# 29 Gallon For Life



## SandNukka15 (Nov 16, 2010)

what piranhas do you guys think you could house in a 29 gallon for life with little to no decour w a powerhead?

30 gallon high?
37 gallon?

any opinions please


----------



## 0S1R1S (Aug 29, 2010)

I wouldn't setup a 29g. If anything, for a small breed for life or at least a few years, I would just get a 40g breeder. Check this site out for an aquarium sizing/weight chart.

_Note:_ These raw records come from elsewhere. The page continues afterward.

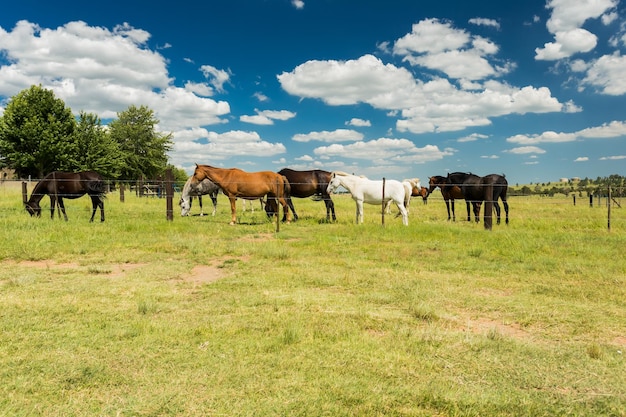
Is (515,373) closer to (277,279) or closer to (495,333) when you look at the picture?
(495,333)

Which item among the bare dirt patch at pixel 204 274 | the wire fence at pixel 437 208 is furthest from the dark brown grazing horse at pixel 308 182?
the bare dirt patch at pixel 204 274

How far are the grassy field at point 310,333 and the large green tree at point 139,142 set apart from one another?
41.1 m

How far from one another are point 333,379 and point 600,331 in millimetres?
2770

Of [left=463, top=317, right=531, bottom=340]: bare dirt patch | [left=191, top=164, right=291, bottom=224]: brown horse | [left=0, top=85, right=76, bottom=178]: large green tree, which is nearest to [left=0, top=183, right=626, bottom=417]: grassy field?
[left=463, top=317, right=531, bottom=340]: bare dirt patch

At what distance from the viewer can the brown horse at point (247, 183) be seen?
13.2 meters

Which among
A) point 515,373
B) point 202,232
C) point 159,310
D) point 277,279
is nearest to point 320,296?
point 277,279

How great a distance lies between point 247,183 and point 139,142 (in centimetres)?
3837

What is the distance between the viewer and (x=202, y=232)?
1030cm

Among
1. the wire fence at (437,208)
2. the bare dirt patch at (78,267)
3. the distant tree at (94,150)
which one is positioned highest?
the distant tree at (94,150)

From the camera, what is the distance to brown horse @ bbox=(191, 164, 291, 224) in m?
13.2

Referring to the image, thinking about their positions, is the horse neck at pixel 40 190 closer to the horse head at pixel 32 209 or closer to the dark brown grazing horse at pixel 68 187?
the dark brown grazing horse at pixel 68 187

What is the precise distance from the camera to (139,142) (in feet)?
151

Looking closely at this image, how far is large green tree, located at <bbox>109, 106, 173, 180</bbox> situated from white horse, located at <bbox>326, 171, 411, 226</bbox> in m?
37.1

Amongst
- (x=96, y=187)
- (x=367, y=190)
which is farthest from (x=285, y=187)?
(x=96, y=187)
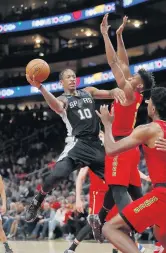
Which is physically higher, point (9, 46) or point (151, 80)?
point (9, 46)

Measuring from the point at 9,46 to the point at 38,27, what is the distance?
6.69m

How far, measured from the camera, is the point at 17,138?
27.6 metres

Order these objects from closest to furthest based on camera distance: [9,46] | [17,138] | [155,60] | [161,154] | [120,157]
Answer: [161,154]
[120,157]
[155,60]
[17,138]
[9,46]

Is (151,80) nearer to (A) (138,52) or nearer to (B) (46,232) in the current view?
(B) (46,232)

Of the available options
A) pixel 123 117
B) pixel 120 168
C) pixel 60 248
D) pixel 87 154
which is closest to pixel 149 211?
pixel 120 168

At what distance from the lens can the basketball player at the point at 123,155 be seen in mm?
5914

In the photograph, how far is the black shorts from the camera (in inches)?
258

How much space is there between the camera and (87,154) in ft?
21.6

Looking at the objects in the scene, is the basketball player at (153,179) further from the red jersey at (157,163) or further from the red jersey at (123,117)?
the red jersey at (123,117)

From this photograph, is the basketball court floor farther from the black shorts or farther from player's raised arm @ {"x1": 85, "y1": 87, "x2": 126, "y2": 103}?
player's raised arm @ {"x1": 85, "y1": 87, "x2": 126, "y2": 103}

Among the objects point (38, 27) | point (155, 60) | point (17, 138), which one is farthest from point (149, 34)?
point (17, 138)

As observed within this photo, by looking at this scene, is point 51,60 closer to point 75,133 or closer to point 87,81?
point 87,81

And as for the breeds you could stock (this just came up in another topic not too long ago). You could get a Sanchezi, Eigenmanni, Muda, Hollandi, Gold or a Ruby Red Spilo.


----------



## r1dermon (Mar 9, 2005)

irritans...if you find one, let me know.


----------



## BuckeyeGuy777 (Oct 30, 2010)

IMO i wouldnt put in P in any of those for life....sure some could be ok for awhile but they are to small


----------



## r1dermon (Mar 9, 2005)

BuckeyeGuy777 said:


> IMO i wouldnt put in P in any of those for life....sure some could be ok for awhile but they are to small


an irritans could definitely live in a 29 for life.


----------



## 0S1R1S (Aug 29, 2010)

r1dermon said:


> IMO i wouldnt put in P in any of those for life....sure some could be ok for awhile but they are to small


an irritans could definitely live in a 29 for life.
[/quote]

There's no question that it possibly couldn't live in a 29g for life - but good luck finding an Irritans in your life.
And there is a reason I didn't suggest that to him. If you are lucky enough to have an Irritans - it shouldn't be in a 29g.


----------



## Smoke (Sep 8, 2010)

none


----------



## r1dermon (Mar 9, 2005)

i have seen several irritans for sale...not as of late, but 2 years ago there were at least 2.


----------



## CLUSTER ONE (Aug 2, 2006)

Sanchezi and irritans are your best bets. A 30 breeder or something would be better buth that tank should be fine for a few years then mayby upgrade once they get 6" or something.


----------



## e46markus (Dec 9, 2010)

Avoid tall tanks, a larger footprint is more important.


----------



## Piranha-Freak101 (Dec 8, 2010)

Other than all that info your gonna need to upgradw cause that tank is too small


----------



## klink67 (Feb 14, 2010)

I am not saying it is the ideal thing to do but if you over filtered your tank and had a koralia 4 on there you could easily do a sanchezi or ruby red for life. The water current is key to exercise and makes the tank seem bigger to the fish. Another thing that worked for my 20 gallon rhom tank was having my AC110 on one end of the tank. This created fast current river conditions that my rhom loved. When you want to keep piranha in small tanks you want to have more water current.


----------



## smb (Jun 1, 2003)

klink67 said:


> I am not saying it is the ideal thing to do but if you over filtered your tank and had a koralia 4 on there you could easily do a sanchezi or ruby red for life. The water current is key to exercise and makes the tank seem bigger to the fish. Another thing that worked for my 20 gallon rhom tank was having my AC110 on one end of the tank. This created fast current river conditions that my rhom loved. When you want to keep piranha in small tanks you want to have more water current.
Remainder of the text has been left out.